Com a espantosa participação de nove longas-metragens (mais três curtas), o cinema brasileiro viu na Berlinale deste ano um reconhecimento que a sua grande e diversificada produção já merecia há uns bons anos. Segundo os diretores que assinaram o manifesto contra o governo atual lido por Marcelo Gomes, foi precisamente há 14 anos – quando a nova política de financiamento do Ancine começou a ser implementada.
Os resultados seguiram-se logo, revelando um cinema de extrema maleabilidade, que tanto colabora com o experimental e arriscado quanto com o acessível com qualidade. Depois de destruída pelo ultraliberalismo do governo Collor e de uma travessia no deserto ao longo dos anos 1990, a sétima arte tupiniquim voltou.
E floresceu: neste início do século XXI, redescobriu a conexão com o público, ainda que muito longe do merecido, asfixiado por um sistema de distribuição pouco favorável. Ao mesmo tempo, os grandes festivais nacionais e internacionais voltaram a ser ocupados por projetos de qualidade. Neste momento, num Brasil politicamente atormentado e de futuro incerto, todas essas conquistas podem estar em risco.
Virtuosismos estéticos
O filme presente na competição principal foi Joaquim. O longa-metragem de Marcelo Gomes usa de câmera na mão e um cuidado nos figurinos e sets para mostrar um rude e sujo Brasil oitocentista. É lá que se movimenta um dos mitos duradouros da história do Brasil – o do alferes especialista em arrancar dentes, Joaquim José da Silva Xavier, que passou à história como Tiradentes e teve a sua cabeça arrancada por conspiração contra a Coroa.
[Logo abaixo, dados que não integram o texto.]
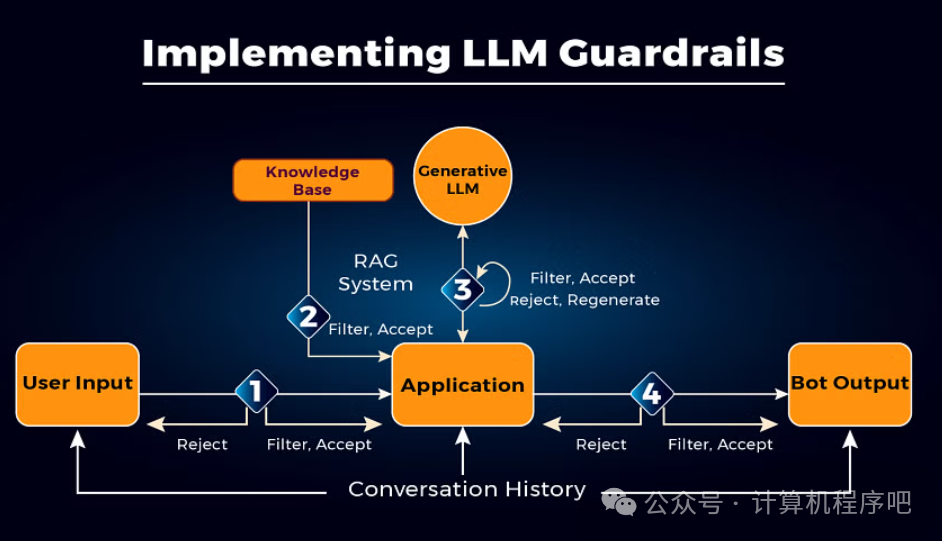 Implementing LLM Guardrails

Knowledge Base

Generative LLM

RAG System

3

Filter, Accept
Reject, Regenerate

2

Filter, Accept

User Input

1

Application

4

Bot Output

Reject

Filter, Accept

Reject

Filter, Accept

Conversation History

公众号 · 计算机程序吧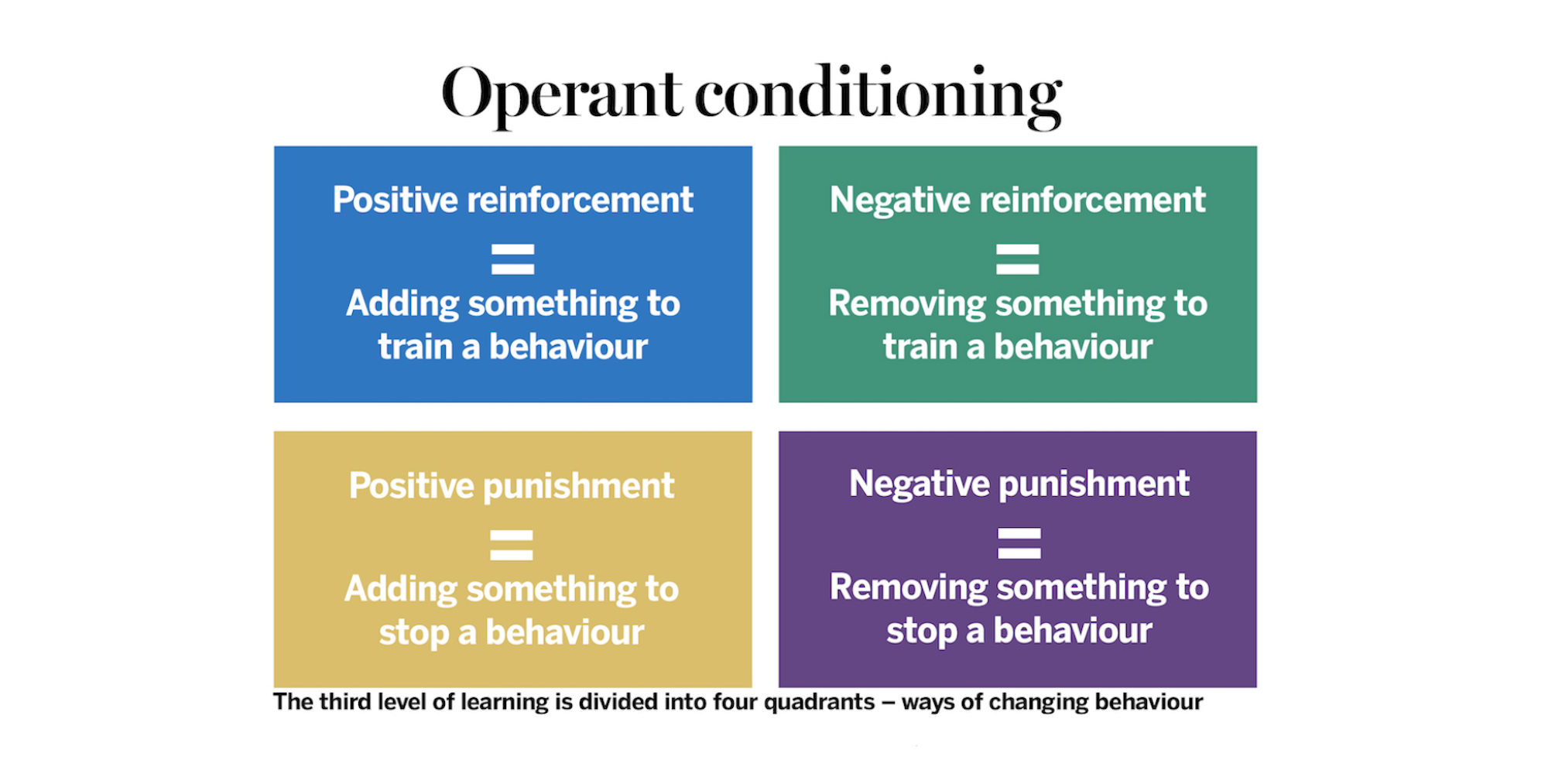 Operant conditioning

Positive reinforcement
=
Adding something to train a behaviour

Negative reinforcement
=
Removing something to train a behaviour

Positive punishment
=
Adding something to stop a behaviour

Negative punishment
=
Removing something to stop a behaviour

The third level of learning is divided into four quadrants – ways of changing behaviour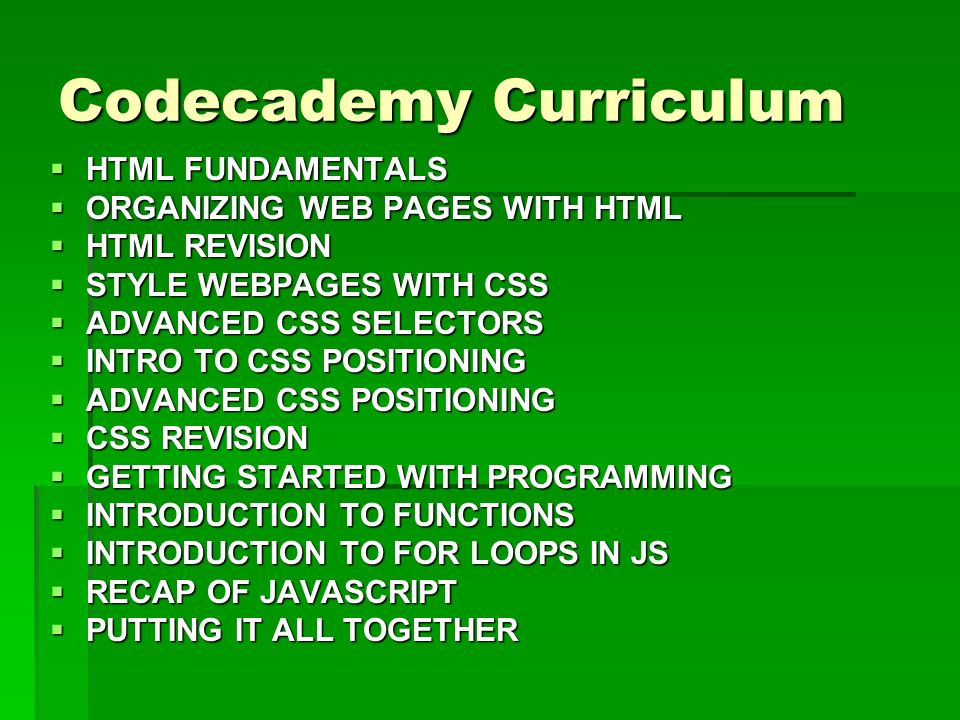 Codecademy Curriculum

- HTML FUNDAMENTALS
- ORGANIZING WEB PAGES WITH HTML
- HTML REVISION
- STYLE WEBPAGES WITH CSS
- ADVANCED CSS SELECTORS
- INTRO TO CSS POSITIONING
- ADVANCED CSS POSITIONING
- CSS REVISION
- GETTING STARTED WITH PROGRAMMING
- INTRODUCTION TO FUNCTIONS
- INTRODUCTION TO FOR LOOPS IN JS
- RECAP OF JAVASCRIPT
- PUTTING IT ALL TOGETHER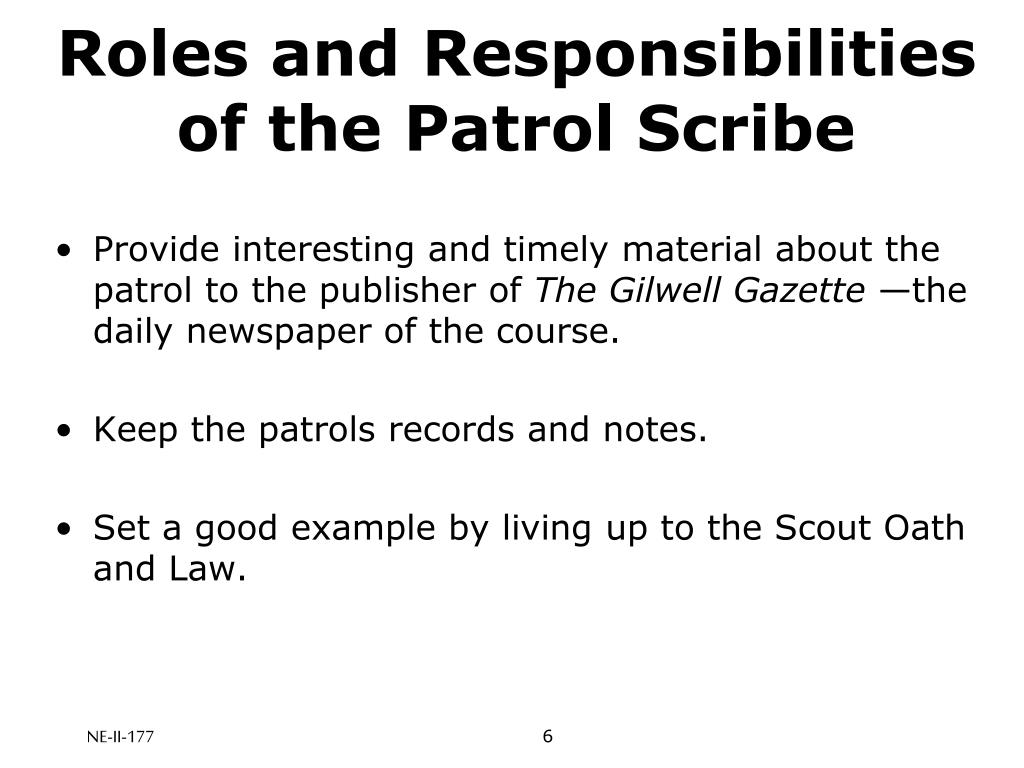 Roles and Responsibilities of the Patrol Scribe

• Provide interesting and timely material about the patrol to the publisher of The Gilwell Gazette —the daily newspaper of the course.

• Keep the patrols records and notes.

• Set a good example by living up to the Scout Oath and Law.

NE-II-177

6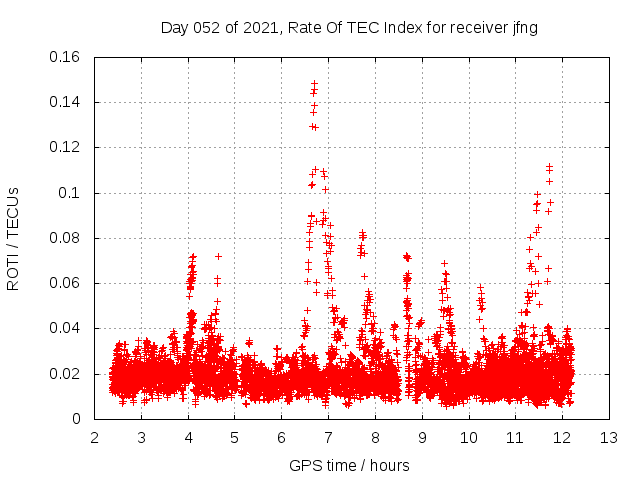 Day 052 of 2021, Rate Of TEC Index for receiver jfng

ROTI / TECUs

0.16
0.14
0.12
0.1
0.08
0.06
0.04
0.02
0

2 3 4 5 6 7 8 9 10 11 12 13

GPS time / hours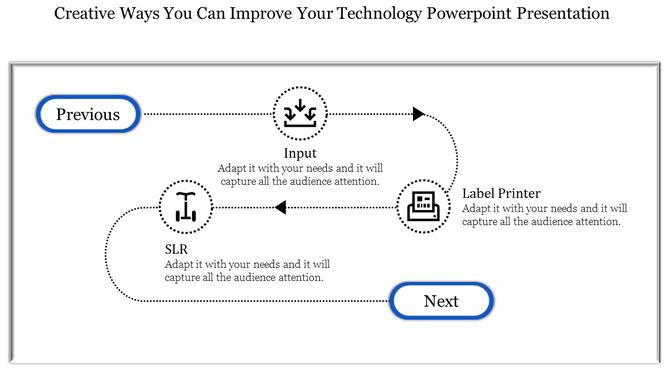 Creative Ways You Can Improve Your Technology Powerpoint Presentation

Previous

Input
Adapt it with your needs and it will capture all the audience attention.

Label Printer
Adapt it with your needs and it will capture all the audience attention.

SLR
Adapt it with your needs and it will capture all the audience attention.

Next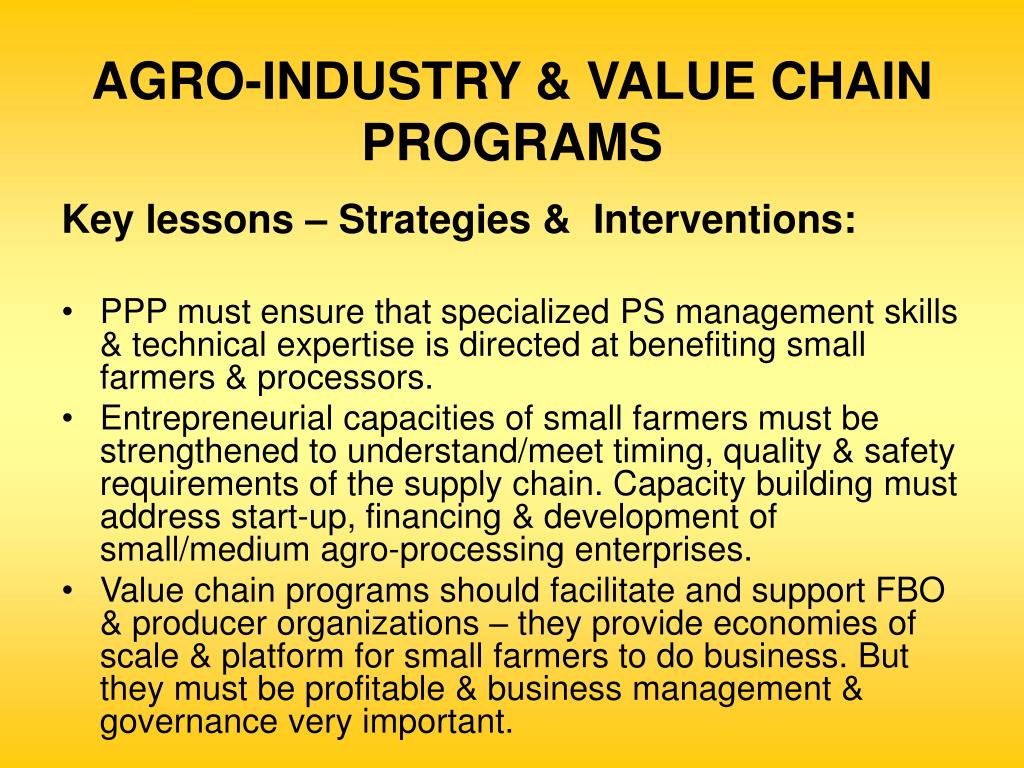 AGRO-INDUSTRY & VALUE CHAIN PROGRAMS

Key lessons – Strategies & Interventions:

• PPP must ensure that specialized PS management skills & technical expertise is directed at benefiting small farmers & processors.
• Entrepreneurial capacities of small farmers must be strengthened to understand/meet timing, quality & safety requirements of the supply chain. Capacity building must address start-up, financing & development of small/medium agro-processing enterprises.
• Value chain programs should facilitate and support FBO & producer organizations – they provide economies of scale & platform for small farmers to do business. But they must be profitable & business management & governance very important.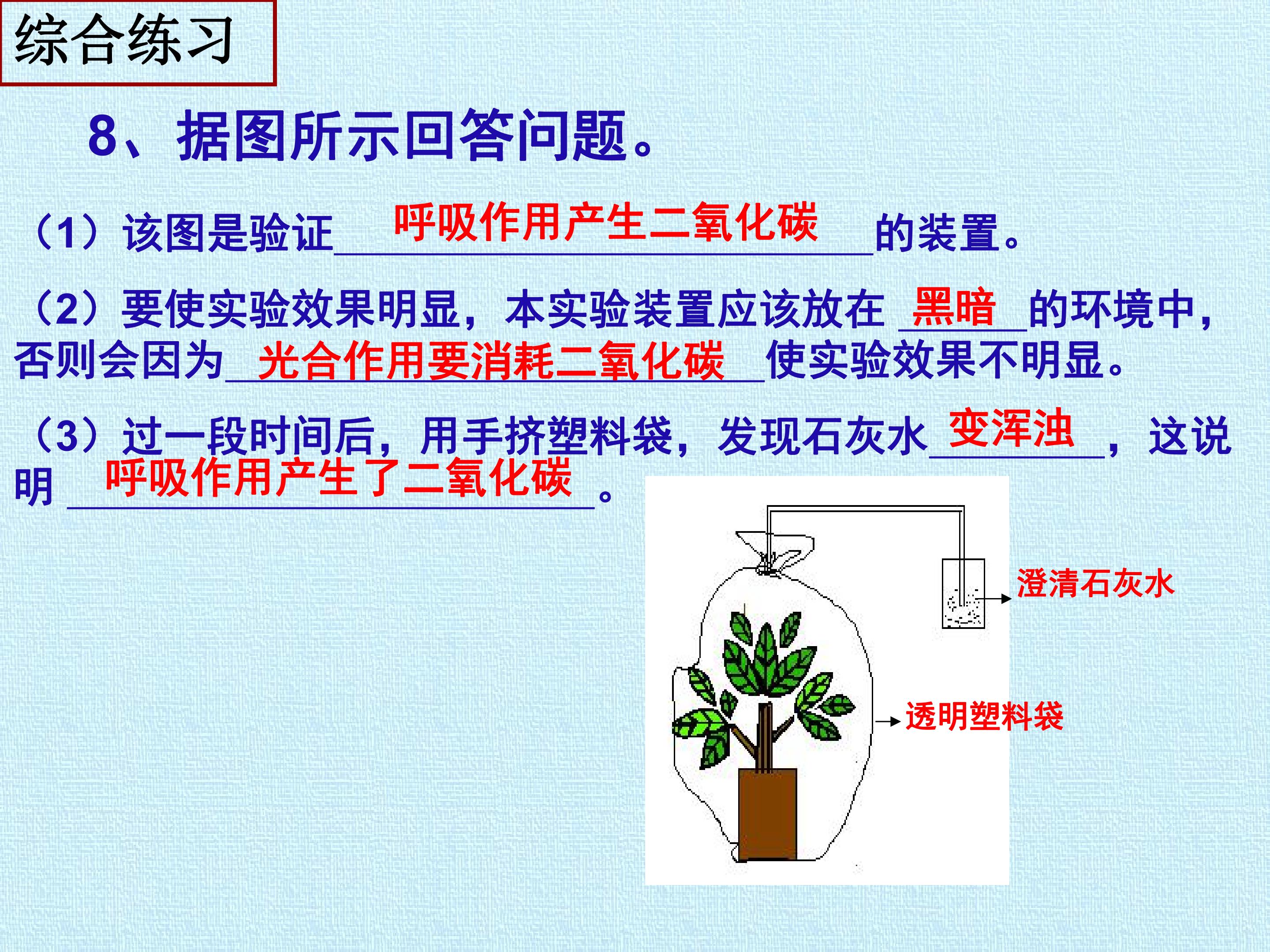 综合练习

8、据图所示回答问题。

（1）该图是验证呼吸作用产生二氧化碳的装置。

（2）要使实验效果明显，本实验装置应该放在黑暗的环境中，否则会因为光合作用要消耗二氧化碳使实验效果不明显。

（3）过一段时间后，用手挤塑料袋，发现石灰水变浑浊，这说明呼吸作用产生了二氧化碳。

澄清石灰水

透明塑料袋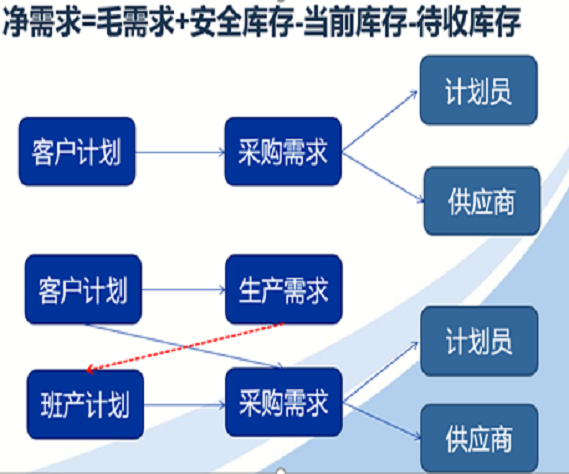 净需求=毛需求+安全库存-当前库存-待收库存

客户计划

采购需求

计划员

供应商

客户计划

生产需求

班产计划

采购需求

计划员

供应商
Um grande desempenho de Júlio Machado aprimora o retrato.
Também Vazante se debruçou sobre o Brasil colonial. Entre os dois filmes existem algumas intersecções temáticas: o poder senhorial, a escravatura, a relação social de violência. O registro estilístico, no entanto, é outro: no trabalho de Daniela Thomas, o preto-e-branco, o rigor da direção de arte e do uso dos sons servem para um comentário mais plástico da época.
Paisagens e rigor estético também estão em Rifle, o mais arthouse dos trabalhos brasileiros e único representante da seção Fórum, a mais experimental. A obra mergulha na paisagem sulista para um conto de medo e violência de uma região de fronteira.
Poesia e sensibilidade
Um dos momentos mais poéticos deu-se com No Intenso Agora, de João Moreira Salles, que partiu de memórias pessoais para propor uma complexa representação dos movimentos revolucionários (mais especificamente os de 1968) e o desvanecimento dos ímpetos renovadores no quotidiano. A narrativa utiliza-se ainda de imagens amadoras, muitas de autoria desconhecida, e poesia filosófica em voz off. Como Nossos Pais, de Laís Bodanzky, por seu lado, trouxe um drama familiar mais acessível e emocional, com uma eficiente narrativa à base de planos fechados.
Qualidade extraordinária
Já Pendular, de Júlia Murat, um drama intimista que radiografa a vida afetiva, sexual e profissional de dois artistas – enclausurados num único cenário – recebeu o prêmio da crítica oferecido pelo júri da FIPRESCI na seção Panorama – com a justificativa do filme oferecer “uma extraordinária qualidade visual e a sua força narrativa que resulta num retrato acurado de dois artistas contemporâneos. A expressão de uma moderna e arrojada coreografia das relações humanas na história se conectam à perfeição com a sua estética e com a dramática originalidade do filme”.
Amadurecimentos
A seção Generations é direcionada ao público mais jovem, o que nada tem a ver com a dieta magra de ideias e propostas direcionada a ele pelo cinema mainstream. Mulher do Pai, de Cristiane Oliveira, por exemplo, traz um filme adulto e sério – tratando de um difícil processo de amadurecimento de uma adolescente nos confins do pampa gaúcho. O tema é tratado de forma não tão tensa, mas não menos vibrante, em As Duas Irenes, de Fábio Meira, enquanto Não Devore Meu Coração, de Felipe Bittencourt, traz um comentário social de pano de fundo.